あの頃は、まだ”どこでも仕事ができる”なんて、夢みたいな話だった。
1990年代の終わり、東京駅の丸の内側。人の流れが途切れることのないあの街角で、一台のノートパソコンをそっと開いていた。
机代わりは、公衆電話の上である。
モスグリーンの筐体に、ISDNの差し込み口。ポケットから取り出したターミナルアダプタとモジュラーケーブルを、ためらいなくカチリと接続する。
それを不思議そうに見る人もいたが、自分にとっては、それが”普通”だった。
ネットに公衆電話でつながる──そう聞いた時点で、試さないなんて考えられなかった。
ノートパソコンを起動して、モデムを鳴らして、プロバイダにダイヤルアップして、メールソフトを開いて。
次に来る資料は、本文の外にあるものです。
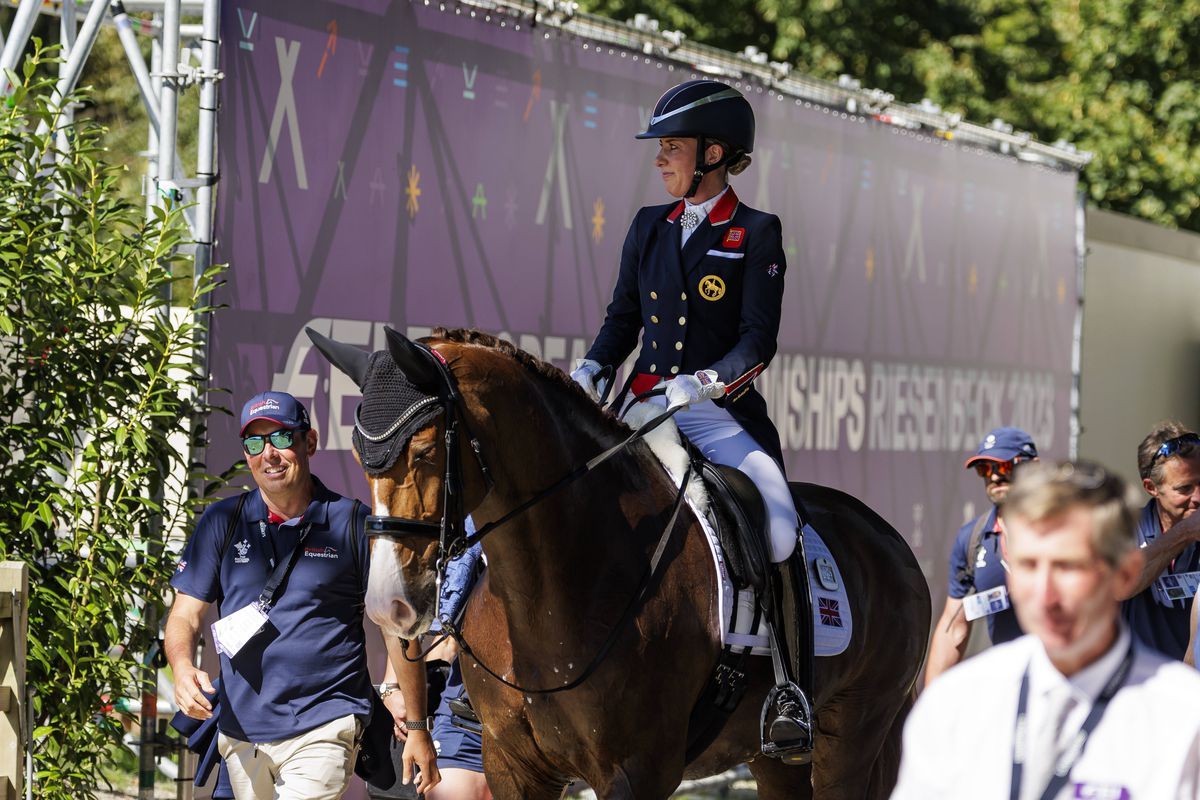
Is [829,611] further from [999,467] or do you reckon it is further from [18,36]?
[18,36]

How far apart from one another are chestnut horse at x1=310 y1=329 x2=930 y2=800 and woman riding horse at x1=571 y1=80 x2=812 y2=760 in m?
0.28

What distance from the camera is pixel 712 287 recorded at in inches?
190

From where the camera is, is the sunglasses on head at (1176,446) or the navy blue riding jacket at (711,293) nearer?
the navy blue riding jacket at (711,293)

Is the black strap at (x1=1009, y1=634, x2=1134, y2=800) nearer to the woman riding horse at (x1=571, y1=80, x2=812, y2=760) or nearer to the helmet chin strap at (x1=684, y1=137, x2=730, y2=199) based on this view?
the woman riding horse at (x1=571, y1=80, x2=812, y2=760)

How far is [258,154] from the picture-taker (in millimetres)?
6137

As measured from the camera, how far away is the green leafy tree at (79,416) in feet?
17.0

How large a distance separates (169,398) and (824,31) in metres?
14.8

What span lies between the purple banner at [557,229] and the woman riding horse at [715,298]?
1852mm

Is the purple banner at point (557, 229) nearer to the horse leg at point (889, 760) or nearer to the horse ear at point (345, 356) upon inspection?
the horse ear at point (345, 356)

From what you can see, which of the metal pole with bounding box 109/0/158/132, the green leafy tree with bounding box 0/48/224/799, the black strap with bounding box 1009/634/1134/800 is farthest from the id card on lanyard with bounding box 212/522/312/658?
the black strap with bounding box 1009/634/1134/800

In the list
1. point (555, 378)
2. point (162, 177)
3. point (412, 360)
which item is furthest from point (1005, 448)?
point (412, 360)

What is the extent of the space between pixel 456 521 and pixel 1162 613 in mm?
3054

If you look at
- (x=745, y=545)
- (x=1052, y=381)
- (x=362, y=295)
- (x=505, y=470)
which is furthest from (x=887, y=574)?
(x=1052, y=381)

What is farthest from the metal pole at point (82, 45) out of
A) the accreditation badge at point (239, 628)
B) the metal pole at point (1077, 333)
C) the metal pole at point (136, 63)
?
the metal pole at point (1077, 333)
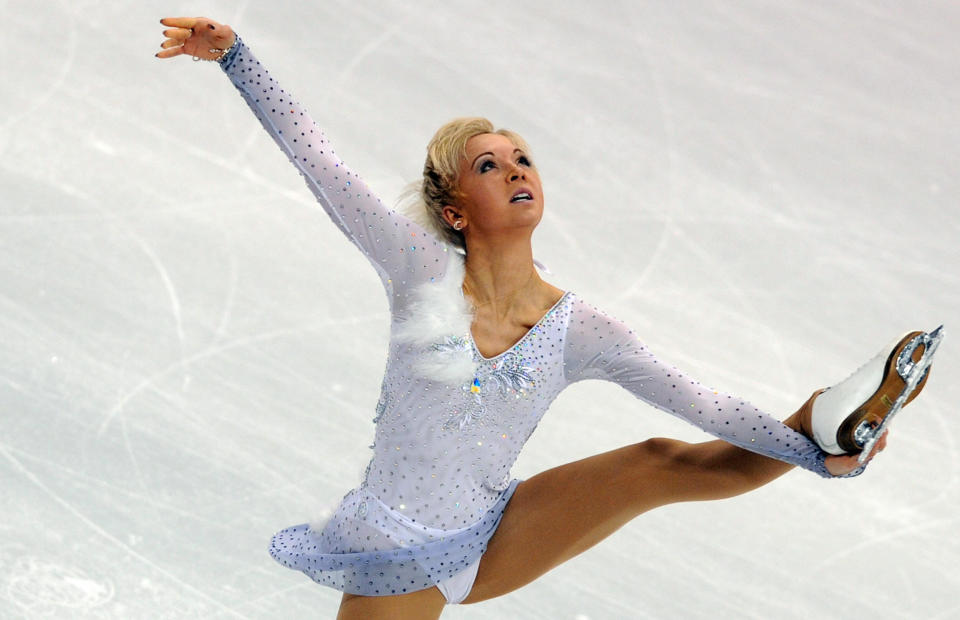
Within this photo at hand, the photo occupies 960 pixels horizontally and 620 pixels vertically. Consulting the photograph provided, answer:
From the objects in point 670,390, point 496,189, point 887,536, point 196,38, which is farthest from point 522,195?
point 887,536

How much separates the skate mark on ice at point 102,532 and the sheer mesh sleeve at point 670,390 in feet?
4.10

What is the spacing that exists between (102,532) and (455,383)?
55.1 inches

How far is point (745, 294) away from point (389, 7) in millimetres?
2309

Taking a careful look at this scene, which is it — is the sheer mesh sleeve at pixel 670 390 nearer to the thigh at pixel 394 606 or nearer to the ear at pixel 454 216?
the ear at pixel 454 216

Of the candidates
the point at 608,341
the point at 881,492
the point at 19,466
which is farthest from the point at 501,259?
the point at 881,492

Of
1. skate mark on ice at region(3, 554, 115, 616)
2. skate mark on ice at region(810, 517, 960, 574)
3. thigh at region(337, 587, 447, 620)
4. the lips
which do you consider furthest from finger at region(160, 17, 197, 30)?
skate mark on ice at region(810, 517, 960, 574)

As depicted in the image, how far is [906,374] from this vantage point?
286 cm

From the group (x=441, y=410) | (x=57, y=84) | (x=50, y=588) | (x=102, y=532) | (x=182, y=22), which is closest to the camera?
(x=182, y=22)

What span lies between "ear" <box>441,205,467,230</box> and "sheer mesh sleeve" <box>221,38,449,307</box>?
0.10 metres

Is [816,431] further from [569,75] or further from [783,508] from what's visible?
[569,75]

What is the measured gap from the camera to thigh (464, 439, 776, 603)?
319 cm

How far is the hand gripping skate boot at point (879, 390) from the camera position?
2857 mm

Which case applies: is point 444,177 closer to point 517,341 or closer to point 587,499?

たった一通のメールを見るために、それだけの段取りを踏んでいた時代である。
しかし、それでも良かった。むしろ、それこそが”働く”という感覚だった。
今思えば、20分戻れば事務所でゆっくりメールを見られたのかもしれない。
けれど、違うのだ。
その場でやることに意味があったのである。
“その場所で仕事ができる”ことより、“その場所を仕事場にする”ことの喜びがあった。
公衆電話の上で、雑踏の中に居場所をつくる感覚。それが、自分にとっての最初のノマドだった。
今、車中泊で仕事をしている。カフェもホテルもある時代に、わざわざ軽バンで、狭い車内でノートを開く。
また言われる。「そんな不便なところで、なぜ?」と。
でも、それもまた、違うのである。
“どこでも仕事ができる”を、身体で味わっていたいのだ。
あの頃の公衆電話の上と、今の車中泊は、根っこがつながっている。
場所に意味を持たせるのは、自分である。その意志が、どこでも仕事場に変えてくれる。
MacBook 2400c。エモパーの羊。ISDN。
あの頃の相棒たちは、もう手元にはない。でも、あのときの「やってみたい」「やれるかも」という気持ちは、今もここにある。
そして、今はAIがそばにいる。
AIで効率を上げるのではない。AIと一緒に、”仕事を創る”時代にいるのだ。
あの日の通信音が、ふと風に混じって聞こえることがある。
確かに、あの公衆電話の上に、小さな芽が咲いていた。
今、それを持って旅をしている。